Annual CT screening can detect curable lung cancer in high-risk patients
More than 80% of individuals who were diagnosed with lung cancer as a result of annual CT screening presented with stage I disease.
Annual spiral computed tomography screening detected curable lung cancer, according to a recent study.
“Using the original data from the Early Lung Cancer Action Program, we found CT screening for lung cancer to be highly cost-effective,” said Claudia I. Henschke, MD, PhD, from the New York Presbyterian Hospital—Weill Medical College of Cornell University.
Cost-effectiveness estimates for CT screening were similar to that for mammography screening for breast cancer, the researchers reported in The New England Journal of Medicine.
Routine screening
The Early Lung Cancer Action Program previously launched a study of the early diagnosis of lung cancer in cigarette smokers with the use of annual spiral CT screening. Researchers found that more than 80% of individuals who were diagnosed with lung cancer following an annual CT presented with stage I disease.
Henschke and fellow ELCAP researchers determined that, for baseline screening, a positive result on the initial low-dose CT scan was defined as the identification of at least one solid or partly solid noncalcified pulmonary nodule 5 mm or more in diameter, at least one nonsolid noncalcified pulmonary nodule 8 mm in diameter or a solid endobronchial nodule.

(Stored data entries)
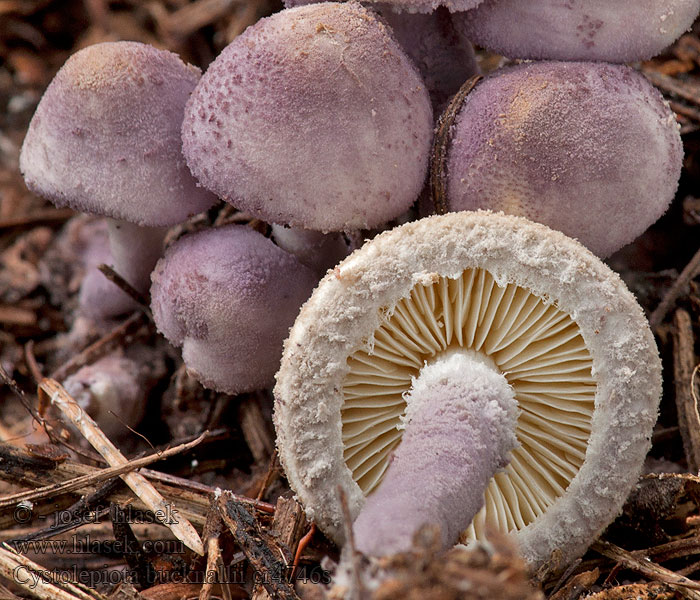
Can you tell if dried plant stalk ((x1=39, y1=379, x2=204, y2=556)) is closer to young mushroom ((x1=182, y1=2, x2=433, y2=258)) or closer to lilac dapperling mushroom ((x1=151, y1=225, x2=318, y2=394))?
lilac dapperling mushroom ((x1=151, y1=225, x2=318, y2=394))

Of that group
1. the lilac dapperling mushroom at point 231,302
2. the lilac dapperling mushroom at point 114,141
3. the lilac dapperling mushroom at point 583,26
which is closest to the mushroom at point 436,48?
the lilac dapperling mushroom at point 583,26

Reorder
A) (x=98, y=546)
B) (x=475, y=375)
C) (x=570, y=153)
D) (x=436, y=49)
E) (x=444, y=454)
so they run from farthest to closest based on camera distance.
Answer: (x=436, y=49) → (x=98, y=546) → (x=570, y=153) → (x=475, y=375) → (x=444, y=454)

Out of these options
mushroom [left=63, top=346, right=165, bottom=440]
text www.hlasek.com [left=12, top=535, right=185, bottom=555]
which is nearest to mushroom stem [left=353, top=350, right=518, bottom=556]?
text www.hlasek.com [left=12, top=535, right=185, bottom=555]

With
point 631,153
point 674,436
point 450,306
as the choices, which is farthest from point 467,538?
point 631,153

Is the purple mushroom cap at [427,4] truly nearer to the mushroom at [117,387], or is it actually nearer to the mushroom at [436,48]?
the mushroom at [436,48]

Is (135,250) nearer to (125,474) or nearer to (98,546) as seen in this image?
(125,474)

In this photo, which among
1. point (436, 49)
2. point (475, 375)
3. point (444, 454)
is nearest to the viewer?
point (444, 454)

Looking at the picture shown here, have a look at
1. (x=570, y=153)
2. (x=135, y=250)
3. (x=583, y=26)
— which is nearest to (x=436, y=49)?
(x=583, y=26)

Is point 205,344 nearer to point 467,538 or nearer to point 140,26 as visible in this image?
point 467,538
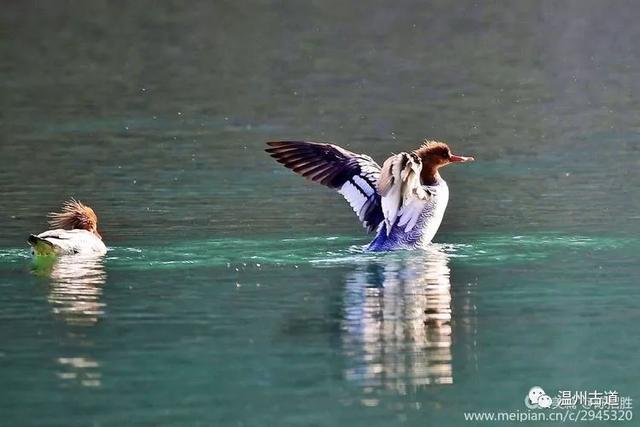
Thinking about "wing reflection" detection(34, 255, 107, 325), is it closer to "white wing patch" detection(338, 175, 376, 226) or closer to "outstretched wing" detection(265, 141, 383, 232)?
"outstretched wing" detection(265, 141, 383, 232)

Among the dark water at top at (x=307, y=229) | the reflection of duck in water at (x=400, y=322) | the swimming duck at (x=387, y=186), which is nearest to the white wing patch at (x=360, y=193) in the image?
the swimming duck at (x=387, y=186)

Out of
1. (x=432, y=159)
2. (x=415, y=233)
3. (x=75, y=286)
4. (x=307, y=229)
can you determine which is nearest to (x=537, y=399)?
(x=75, y=286)

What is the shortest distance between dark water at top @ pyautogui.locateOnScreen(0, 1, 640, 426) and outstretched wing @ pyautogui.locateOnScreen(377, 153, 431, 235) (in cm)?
37

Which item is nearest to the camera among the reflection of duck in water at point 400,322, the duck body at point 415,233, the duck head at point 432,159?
the reflection of duck in water at point 400,322

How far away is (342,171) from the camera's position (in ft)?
48.2

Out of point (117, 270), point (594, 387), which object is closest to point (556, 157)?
point (117, 270)

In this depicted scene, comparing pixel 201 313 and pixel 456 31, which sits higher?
pixel 456 31

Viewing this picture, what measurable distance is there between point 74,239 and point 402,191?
8.55 ft

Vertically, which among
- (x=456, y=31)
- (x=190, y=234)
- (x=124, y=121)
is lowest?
(x=190, y=234)

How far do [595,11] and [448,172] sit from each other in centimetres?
1648

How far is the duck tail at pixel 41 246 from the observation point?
1340 centimetres

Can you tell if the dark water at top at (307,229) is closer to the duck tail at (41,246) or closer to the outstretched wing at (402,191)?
the duck tail at (41,246)

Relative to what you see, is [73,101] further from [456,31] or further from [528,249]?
[528,249]

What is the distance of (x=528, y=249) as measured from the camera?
14109mm
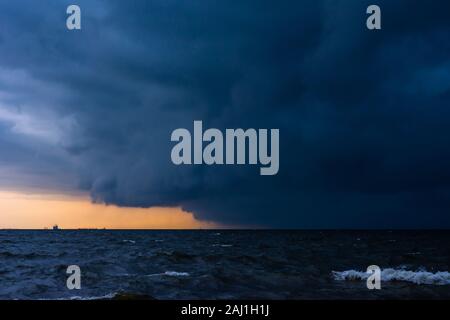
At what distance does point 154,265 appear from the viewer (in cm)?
3716

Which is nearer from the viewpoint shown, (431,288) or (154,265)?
(431,288)

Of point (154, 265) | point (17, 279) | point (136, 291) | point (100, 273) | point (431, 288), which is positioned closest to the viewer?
point (136, 291)
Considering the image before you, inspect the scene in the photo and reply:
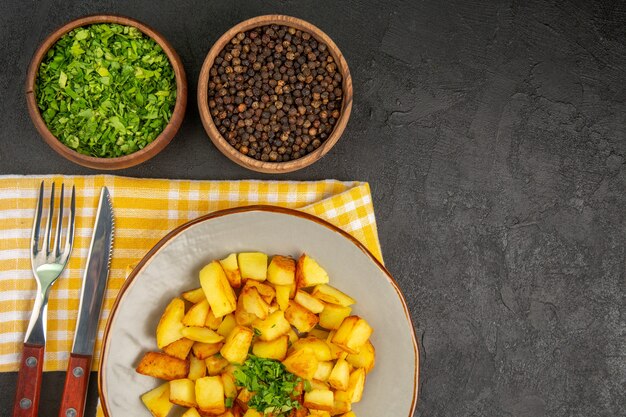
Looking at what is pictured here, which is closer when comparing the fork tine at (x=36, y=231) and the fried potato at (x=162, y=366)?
the fried potato at (x=162, y=366)

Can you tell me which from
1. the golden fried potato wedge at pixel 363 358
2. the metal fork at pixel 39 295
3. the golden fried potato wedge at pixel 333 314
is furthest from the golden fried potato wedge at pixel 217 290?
the metal fork at pixel 39 295

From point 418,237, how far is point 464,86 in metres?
0.51

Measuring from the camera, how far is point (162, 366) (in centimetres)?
158

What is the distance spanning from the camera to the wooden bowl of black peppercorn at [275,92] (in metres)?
1.69

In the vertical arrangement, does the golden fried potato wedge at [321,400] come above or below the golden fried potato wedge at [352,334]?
below

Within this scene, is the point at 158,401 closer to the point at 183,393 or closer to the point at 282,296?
the point at 183,393

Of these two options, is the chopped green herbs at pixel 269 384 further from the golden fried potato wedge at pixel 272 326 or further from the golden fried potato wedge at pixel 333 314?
the golden fried potato wedge at pixel 333 314

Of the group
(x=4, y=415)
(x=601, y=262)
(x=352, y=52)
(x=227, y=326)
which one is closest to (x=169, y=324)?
(x=227, y=326)

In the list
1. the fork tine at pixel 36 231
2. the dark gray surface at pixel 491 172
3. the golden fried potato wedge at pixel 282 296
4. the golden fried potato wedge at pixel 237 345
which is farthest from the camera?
the dark gray surface at pixel 491 172

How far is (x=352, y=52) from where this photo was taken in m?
1.90

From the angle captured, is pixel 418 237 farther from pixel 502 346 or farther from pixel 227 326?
pixel 227 326

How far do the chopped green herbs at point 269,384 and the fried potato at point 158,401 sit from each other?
0.70 ft

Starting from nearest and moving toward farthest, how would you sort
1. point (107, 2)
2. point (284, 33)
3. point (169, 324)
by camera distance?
point (169, 324)
point (284, 33)
point (107, 2)

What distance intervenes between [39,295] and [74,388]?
0.28 meters
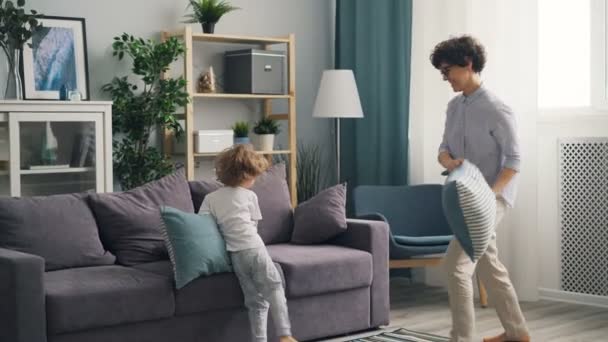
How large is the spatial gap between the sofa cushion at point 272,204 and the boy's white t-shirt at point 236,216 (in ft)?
1.92

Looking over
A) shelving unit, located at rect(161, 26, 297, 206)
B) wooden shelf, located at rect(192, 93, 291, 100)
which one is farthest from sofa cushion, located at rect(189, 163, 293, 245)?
wooden shelf, located at rect(192, 93, 291, 100)

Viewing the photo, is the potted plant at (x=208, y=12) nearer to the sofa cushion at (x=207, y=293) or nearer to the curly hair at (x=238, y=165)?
the curly hair at (x=238, y=165)

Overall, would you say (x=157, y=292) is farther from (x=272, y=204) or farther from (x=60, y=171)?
(x=60, y=171)

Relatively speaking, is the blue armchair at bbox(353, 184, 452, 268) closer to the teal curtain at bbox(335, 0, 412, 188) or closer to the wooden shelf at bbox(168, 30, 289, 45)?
the teal curtain at bbox(335, 0, 412, 188)

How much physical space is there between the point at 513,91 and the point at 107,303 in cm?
281

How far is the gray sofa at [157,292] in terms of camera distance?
328 cm

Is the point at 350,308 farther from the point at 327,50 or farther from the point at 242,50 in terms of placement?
the point at 327,50

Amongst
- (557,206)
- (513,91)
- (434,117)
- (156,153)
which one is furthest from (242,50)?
(557,206)

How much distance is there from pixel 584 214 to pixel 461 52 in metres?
1.80

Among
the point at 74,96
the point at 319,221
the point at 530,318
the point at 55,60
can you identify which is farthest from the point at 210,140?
the point at 530,318

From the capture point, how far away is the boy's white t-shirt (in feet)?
12.3

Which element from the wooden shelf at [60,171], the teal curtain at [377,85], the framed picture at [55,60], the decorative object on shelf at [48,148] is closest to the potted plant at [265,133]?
the teal curtain at [377,85]

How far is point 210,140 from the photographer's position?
5309mm

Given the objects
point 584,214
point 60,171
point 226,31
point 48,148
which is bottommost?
point 584,214
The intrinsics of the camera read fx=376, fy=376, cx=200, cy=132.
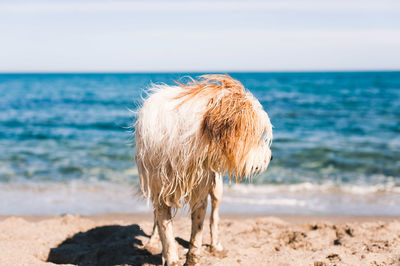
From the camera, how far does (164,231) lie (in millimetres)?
3432

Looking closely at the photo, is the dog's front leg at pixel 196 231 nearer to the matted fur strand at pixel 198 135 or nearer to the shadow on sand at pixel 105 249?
the matted fur strand at pixel 198 135

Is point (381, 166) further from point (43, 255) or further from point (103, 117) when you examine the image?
point (103, 117)

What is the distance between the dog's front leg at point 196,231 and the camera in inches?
138

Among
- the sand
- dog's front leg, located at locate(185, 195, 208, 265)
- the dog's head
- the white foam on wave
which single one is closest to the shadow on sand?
the sand

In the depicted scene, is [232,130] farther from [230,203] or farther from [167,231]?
[230,203]

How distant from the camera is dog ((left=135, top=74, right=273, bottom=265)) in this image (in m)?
2.83

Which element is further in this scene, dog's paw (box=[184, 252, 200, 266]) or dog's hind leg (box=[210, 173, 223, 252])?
dog's hind leg (box=[210, 173, 223, 252])

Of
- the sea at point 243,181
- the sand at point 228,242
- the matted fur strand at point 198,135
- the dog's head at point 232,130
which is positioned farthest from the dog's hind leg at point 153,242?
the dog's head at point 232,130

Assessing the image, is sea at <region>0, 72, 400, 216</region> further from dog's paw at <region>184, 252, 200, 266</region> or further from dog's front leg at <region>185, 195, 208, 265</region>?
dog's paw at <region>184, 252, 200, 266</region>

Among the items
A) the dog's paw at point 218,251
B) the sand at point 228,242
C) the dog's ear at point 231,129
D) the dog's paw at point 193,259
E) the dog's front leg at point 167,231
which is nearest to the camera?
the dog's ear at point 231,129

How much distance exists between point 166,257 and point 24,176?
263 inches

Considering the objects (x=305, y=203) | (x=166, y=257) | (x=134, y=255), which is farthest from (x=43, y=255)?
(x=305, y=203)

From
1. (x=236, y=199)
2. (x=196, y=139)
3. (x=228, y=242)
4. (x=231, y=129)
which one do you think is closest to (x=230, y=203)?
(x=236, y=199)

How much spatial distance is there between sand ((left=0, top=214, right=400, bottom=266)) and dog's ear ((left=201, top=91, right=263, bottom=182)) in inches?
60.5
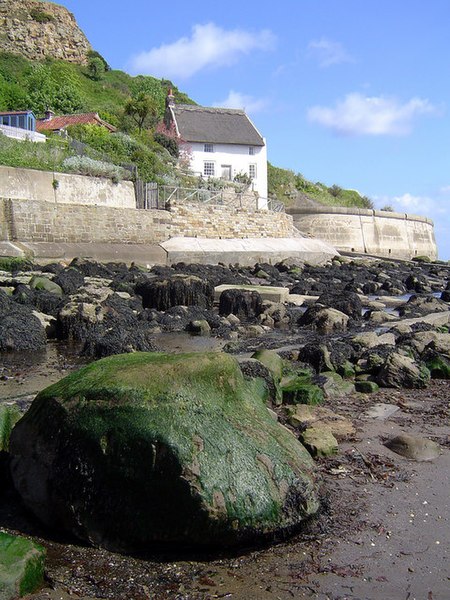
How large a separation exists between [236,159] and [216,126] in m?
3.29

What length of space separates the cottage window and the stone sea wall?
6.98m

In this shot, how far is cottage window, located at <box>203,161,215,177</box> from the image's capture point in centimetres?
4947

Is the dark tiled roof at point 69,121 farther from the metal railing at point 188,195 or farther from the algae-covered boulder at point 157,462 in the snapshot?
the algae-covered boulder at point 157,462

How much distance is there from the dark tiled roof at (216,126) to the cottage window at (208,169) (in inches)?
62.4

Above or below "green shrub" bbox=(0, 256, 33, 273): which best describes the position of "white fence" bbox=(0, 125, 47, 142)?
above

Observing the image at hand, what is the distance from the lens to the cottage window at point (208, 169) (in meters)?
49.5

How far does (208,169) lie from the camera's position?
4969 centimetres

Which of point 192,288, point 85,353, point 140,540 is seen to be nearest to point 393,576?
point 140,540

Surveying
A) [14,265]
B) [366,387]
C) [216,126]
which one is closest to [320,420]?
[366,387]

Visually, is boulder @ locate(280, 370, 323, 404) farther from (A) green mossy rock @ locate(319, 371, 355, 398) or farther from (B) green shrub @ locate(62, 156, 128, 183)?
(B) green shrub @ locate(62, 156, 128, 183)

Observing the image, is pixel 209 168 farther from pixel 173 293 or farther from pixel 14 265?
pixel 173 293

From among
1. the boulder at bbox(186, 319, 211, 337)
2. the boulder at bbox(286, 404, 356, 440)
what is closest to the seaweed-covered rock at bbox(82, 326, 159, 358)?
the boulder at bbox(186, 319, 211, 337)

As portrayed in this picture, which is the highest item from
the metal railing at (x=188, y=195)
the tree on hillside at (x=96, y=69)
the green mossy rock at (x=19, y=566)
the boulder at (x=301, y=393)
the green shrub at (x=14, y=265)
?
the tree on hillside at (x=96, y=69)

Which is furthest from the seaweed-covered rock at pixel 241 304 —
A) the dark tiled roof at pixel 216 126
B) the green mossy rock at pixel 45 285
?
the dark tiled roof at pixel 216 126
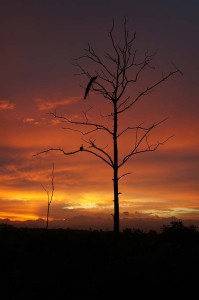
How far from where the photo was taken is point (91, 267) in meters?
15.8

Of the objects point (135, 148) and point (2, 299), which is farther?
point (135, 148)

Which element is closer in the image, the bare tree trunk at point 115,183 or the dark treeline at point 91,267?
the dark treeline at point 91,267

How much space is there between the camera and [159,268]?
591 inches

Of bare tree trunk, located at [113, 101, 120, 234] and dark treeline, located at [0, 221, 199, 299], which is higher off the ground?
bare tree trunk, located at [113, 101, 120, 234]

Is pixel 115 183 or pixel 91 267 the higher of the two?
pixel 115 183

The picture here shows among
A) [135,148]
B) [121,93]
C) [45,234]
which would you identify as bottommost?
[45,234]

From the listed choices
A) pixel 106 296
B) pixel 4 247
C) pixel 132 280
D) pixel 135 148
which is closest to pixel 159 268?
pixel 132 280

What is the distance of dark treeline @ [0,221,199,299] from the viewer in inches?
542

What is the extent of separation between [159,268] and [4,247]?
23.1 ft

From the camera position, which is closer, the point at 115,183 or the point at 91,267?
the point at 91,267

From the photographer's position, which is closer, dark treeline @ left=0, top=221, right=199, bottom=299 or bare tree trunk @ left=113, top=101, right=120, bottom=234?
dark treeline @ left=0, top=221, right=199, bottom=299

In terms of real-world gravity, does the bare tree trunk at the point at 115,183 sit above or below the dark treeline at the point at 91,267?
above

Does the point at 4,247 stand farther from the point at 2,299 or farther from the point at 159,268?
the point at 159,268

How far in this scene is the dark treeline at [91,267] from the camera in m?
13.8
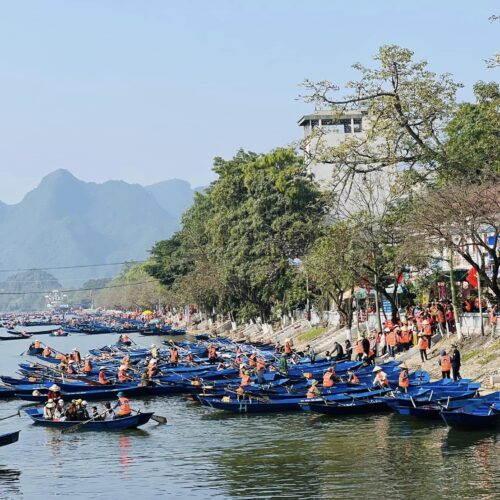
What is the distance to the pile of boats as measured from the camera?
38.2 m

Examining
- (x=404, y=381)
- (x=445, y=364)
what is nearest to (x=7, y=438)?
(x=404, y=381)

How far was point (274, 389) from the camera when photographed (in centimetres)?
4581

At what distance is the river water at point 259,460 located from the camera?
28719mm

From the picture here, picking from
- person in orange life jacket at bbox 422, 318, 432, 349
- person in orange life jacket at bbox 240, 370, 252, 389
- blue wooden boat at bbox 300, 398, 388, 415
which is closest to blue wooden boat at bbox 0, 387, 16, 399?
person in orange life jacket at bbox 240, 370, 252, 389

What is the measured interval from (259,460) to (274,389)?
1273cm

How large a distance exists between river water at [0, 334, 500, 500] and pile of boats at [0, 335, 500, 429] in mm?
601

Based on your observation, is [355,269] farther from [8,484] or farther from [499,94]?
[8,484]

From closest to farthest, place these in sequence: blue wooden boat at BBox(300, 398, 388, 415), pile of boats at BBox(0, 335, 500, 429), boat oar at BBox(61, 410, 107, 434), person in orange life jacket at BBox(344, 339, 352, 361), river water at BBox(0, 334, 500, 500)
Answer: river water at BBox(0, 334, 500, 500) < pile of boats at BBox(0, 335, 500, 429) < boat oar at BBox(61, 410, 107, 434) < blue wooden boat at BBox(300, 398, 388, 415) < person in orange life jacket at BBox(344, 339, 352, 361)

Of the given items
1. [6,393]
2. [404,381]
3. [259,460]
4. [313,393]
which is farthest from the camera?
[6,393]

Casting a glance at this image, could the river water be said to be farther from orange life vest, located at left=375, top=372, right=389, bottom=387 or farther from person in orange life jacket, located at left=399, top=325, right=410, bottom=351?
person in orange life jacket, located at left=399, top=325, right=410, bottom=351

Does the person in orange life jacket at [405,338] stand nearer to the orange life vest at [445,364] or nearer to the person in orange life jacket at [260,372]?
the person in orange life jacket at [260,372]

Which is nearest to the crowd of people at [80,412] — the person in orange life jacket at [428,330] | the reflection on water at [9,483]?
the reflection on water at [9,483]

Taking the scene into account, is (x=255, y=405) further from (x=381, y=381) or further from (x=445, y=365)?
(x=445, y=365)

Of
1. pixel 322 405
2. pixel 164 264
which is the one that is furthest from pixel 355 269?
pixel 164 264
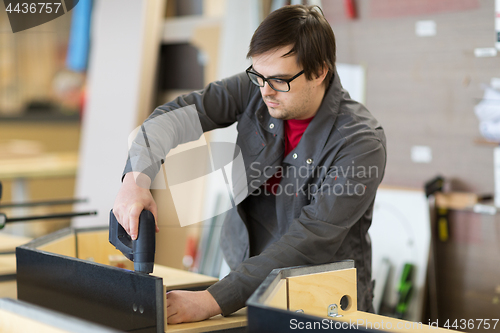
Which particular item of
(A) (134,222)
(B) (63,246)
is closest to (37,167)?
(B) (63,246)

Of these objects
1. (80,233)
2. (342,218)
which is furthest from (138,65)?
(342,218)

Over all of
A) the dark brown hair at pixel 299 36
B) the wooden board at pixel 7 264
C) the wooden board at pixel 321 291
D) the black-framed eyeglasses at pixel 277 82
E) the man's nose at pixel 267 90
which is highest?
the dark brown hair at pixel 299 36

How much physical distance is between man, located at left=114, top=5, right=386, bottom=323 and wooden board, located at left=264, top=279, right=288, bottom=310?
13 centimetres

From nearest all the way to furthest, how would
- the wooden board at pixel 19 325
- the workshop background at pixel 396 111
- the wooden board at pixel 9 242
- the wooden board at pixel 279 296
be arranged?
the wooden board at pixel 19 325 → the wooden board at pixel 279 296 → the wooden board at pixel 9 242 → the workshop background at pixel 396 111

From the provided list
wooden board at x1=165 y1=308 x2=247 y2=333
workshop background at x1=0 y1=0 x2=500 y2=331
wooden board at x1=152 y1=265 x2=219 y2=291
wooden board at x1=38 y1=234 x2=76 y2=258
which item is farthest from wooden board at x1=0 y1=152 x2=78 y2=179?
wooden board at x1=165 y1=308 x2=247 y2=333

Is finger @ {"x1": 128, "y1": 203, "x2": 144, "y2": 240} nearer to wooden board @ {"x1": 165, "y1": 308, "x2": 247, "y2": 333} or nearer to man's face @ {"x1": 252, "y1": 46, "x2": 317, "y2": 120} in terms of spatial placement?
wooden board @ {"x1": 165, "y1": 308, "x2": 247, "y2": 333}

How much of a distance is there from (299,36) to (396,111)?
1.51 metres

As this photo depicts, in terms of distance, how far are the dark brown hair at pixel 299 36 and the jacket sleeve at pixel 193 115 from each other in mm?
255

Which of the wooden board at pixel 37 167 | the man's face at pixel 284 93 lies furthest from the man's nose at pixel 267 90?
the wooden board at pixel 37 167

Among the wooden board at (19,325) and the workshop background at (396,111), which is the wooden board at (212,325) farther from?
the workshop background at (396,111)

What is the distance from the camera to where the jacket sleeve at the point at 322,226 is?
1144 mm

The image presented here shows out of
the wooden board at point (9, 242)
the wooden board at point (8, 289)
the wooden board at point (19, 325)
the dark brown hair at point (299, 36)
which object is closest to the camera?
the wooden board at point (19, 325)

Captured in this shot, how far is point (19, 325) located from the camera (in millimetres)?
855

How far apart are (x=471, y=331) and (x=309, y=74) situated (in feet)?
5.42
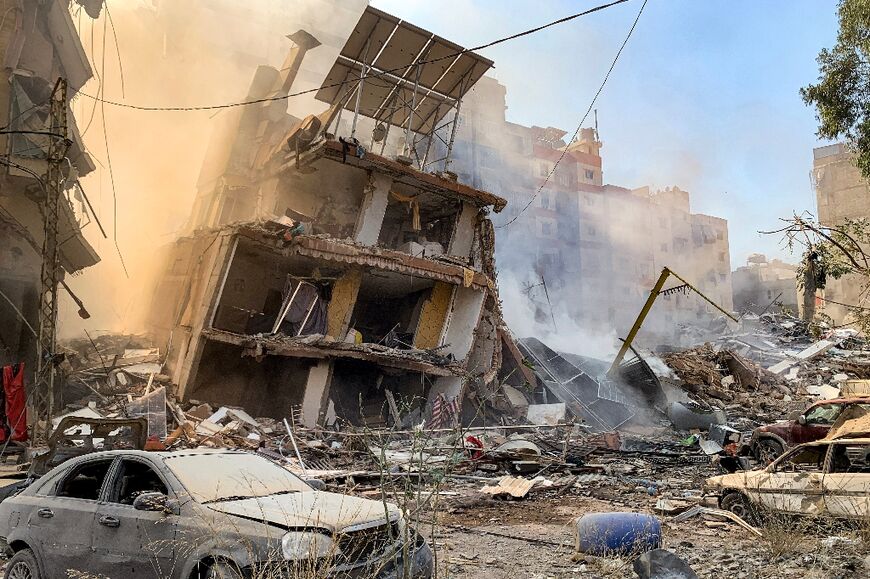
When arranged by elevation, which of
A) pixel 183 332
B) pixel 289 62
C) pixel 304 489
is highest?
pixel 289 62

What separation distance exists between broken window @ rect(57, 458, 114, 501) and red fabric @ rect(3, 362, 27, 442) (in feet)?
33.4

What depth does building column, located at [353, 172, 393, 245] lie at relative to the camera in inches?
797

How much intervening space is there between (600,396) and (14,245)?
22781 mm

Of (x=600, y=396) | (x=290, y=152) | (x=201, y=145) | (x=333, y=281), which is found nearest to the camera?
(x=333, y=281)

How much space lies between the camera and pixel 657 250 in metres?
70.7

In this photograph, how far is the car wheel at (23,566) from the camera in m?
5.40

## What to work on:
Reproduce the lung cancer screening article starting at "Routine screening" and ending at "solid endobronchial nodule.". Replace every instance of "nodule" with "lesion".

## Answer to this task:
Routine screening
The Early Lung Cancer Action Program previously launched a study of the early diagnosis of lung cancer in cigarette smokers with the use of annual spiral CT screening. Researchers found that more than 80% of individuals who were diagnosed with lung cancer following an annual CT presented with stage I disease.
Henschke and fellow ELCAP researchers determined that, for baseline screening, a positive result on the initial low-dose CT scan was defined as the identification of at least one solid or partly solid noncalcified pulmonary lesion 5 mm or more in diameter, at least one nonsolid noncalcified pulmonary lesion 8 mm in diameter or a solid endobronchial lesion.